Exercise goal - In full and without deviation, write out the entries that follow.

Data shown Start Marker

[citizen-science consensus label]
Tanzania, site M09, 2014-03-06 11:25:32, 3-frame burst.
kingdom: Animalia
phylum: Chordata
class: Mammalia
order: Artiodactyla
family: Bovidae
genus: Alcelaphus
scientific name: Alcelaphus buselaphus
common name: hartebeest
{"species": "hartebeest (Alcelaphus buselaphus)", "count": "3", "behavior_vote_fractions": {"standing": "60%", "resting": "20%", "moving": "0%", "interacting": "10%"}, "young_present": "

Data shown End Marker

Exercise response -
[citizen-science consensus label]
Tanzania, site M09, 2014-03-06 11:25:32, 3-frame burst.
kingdom: Animalia
phylum: Chordata
class: Mammalia
order: Artiodactyla
family: Bovidae
genus: Alcelaphus
scientific name: Alcelaphus buselaphus
common name: hartebeest
{"species": "hartebeest (Alcelaphus buselaphus)", "count": "3", "behavior_vote_fractions": {"standing": "60%", "resting": "20%", "moving": "0%", "interacting": "10%"}, "young_present": "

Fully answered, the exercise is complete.